Pedido escrito 1
No texto sobre Carolina Maria de Jesus, para qual região ela foi morar depois de engravidar e perder o emprego?
Pedido escrito 2
Dê continuidade ao texto sobre Carolina Maria de Jesus a partir da última frase.

“Enquanto eu tiver um pedaço de papel e um lápis, eu vou escrever”.

A escritora Carolina Maria de Jesus, em colagem feita por alunos da Escola Laerte, em São Paulo. Foto: Bruna Arcanjo
Por Bruna Arcanjo
Carolina Maria de Jesus (1914–1977) enfrentou uma série de obstáculos imensos ao longo de sua vida. Mulher negra, mãe solo e com um nível muito limitado de escolaridade — frequentou a escola apenas até o segundo ano do ensino fundamental –, ela sobreviveu como catadora de papel e moradora de favela.
Desde o início, o destino parecia conspirar contra ela. Nascida em uma pequena comunidade rural localizada no município de Sacramento, no interior de Minas Gerais, Carolina acabou seguindo um caminho que a levou até a cidade de São Paulo. Lá, começou a trabalhar como empregada doméstica, mas sua trajetória tomou outro rumo quando engravidou, perdeu o emprego e, sem recursos, foi morar na região do Canindé, considerada a primeira grande favela da capital paulista.

Trechos das entradas
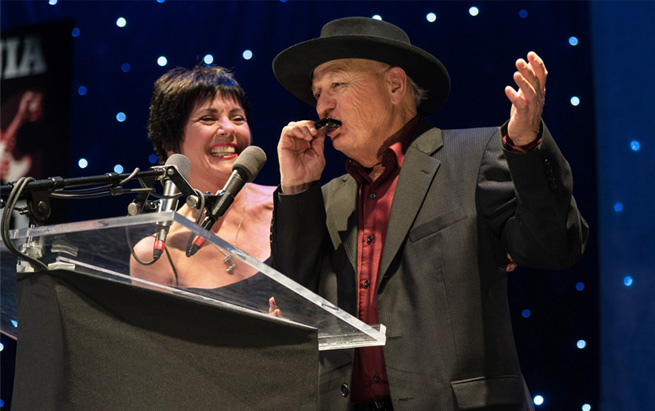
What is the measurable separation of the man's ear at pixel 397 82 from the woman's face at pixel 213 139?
806mm

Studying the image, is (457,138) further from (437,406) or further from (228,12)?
(228,12)

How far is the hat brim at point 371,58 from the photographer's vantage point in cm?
223

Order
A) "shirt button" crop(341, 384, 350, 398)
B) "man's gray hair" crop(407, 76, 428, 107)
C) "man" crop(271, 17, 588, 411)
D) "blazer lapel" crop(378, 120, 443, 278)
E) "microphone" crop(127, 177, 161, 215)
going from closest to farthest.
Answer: "microphone" crop(127, 177, 161, 215)
"man" crop(271, 17, 588, 411)
"shirt button" crop(341, 384, 350, 398)
"blazer lapel" crop(378, 120, 443, 278)
"man's gray hair" crop(407, 76, 428, 107)

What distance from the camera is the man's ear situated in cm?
230

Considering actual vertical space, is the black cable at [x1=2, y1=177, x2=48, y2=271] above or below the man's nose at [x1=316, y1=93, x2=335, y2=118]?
below

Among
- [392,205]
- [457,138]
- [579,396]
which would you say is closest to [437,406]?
[392,205]

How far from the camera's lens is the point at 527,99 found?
1618 millimetres

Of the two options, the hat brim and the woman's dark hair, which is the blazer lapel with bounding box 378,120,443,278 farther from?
the woman's dark hair

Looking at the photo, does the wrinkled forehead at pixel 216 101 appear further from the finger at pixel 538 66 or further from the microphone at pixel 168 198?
the finger at pixel 538 66

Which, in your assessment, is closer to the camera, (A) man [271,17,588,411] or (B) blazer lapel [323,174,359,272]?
(A) man [271,17,588,411]

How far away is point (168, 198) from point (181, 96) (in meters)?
1.66

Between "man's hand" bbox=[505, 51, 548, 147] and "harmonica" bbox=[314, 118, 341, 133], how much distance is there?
2.10 feet

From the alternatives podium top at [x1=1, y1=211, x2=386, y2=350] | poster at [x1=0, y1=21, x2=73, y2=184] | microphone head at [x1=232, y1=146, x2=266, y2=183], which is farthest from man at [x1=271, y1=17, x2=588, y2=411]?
poster at [x1=0, y1=21, x2=73, y2=184]

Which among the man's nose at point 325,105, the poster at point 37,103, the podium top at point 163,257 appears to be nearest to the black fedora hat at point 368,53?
the man's nose at point 325,105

Resposta 1
Para a região do Canindé, considerada a primeira grande favela da capital paulista.

Resposta 2
Em meio à dura realidade da pobreza extrema, a luz que iluminava seus dias sombrios vinha da leitura dos livros que encontrava e dos registros que fazia em cadernos velhos recolhidos nas ruas durante seu trabalho como catadora.
Foram justamente essas anotações do cotidiano, feitas com olhar sensível e escrita potente, que mais tarde dariam origem à sua obra mais conhecida: Quarto de Despejo: diário de uma Favelada, publicada em 1960. O livro tornou-se um verdadeiro fenômeno literário, impactando profundamente o cenário cultural da época e projetando Carolina para além das fronteiras brasileiras, com reconhecimento internacional.
A publicação de seu diário foi possível graças à intervenção do jornalista Audálio Dantas, que, à época, trabalhava no jornal Folha da Noite. Enviado para fazer uma reportagem sobre a favela do Canindé, localizada às margens do rio Tietê, Dantas acabou se deparando com Carolina e seus inúmeros cadernos manuscritos. Ao folhear aqueles escritos crus e honestos, reconheceu de imediato a força literária e o valor documental daquele material. Percebeu que não precisava escrever uma matéria sobre a favela — ela já estava contada nas palavras de Carolina.
Impressionado, o jornalista decidiu publicar trechos do diário e a história da autora na edição de 9 de maio de 1958 da Folha da Noite, o que gerou grande repercussão entre os leitores. O sucesso foi tão grande que, no ano seguinte, os relatos de Carolina também passaram a figurar nas páginas da influente revista O Cruzeiro.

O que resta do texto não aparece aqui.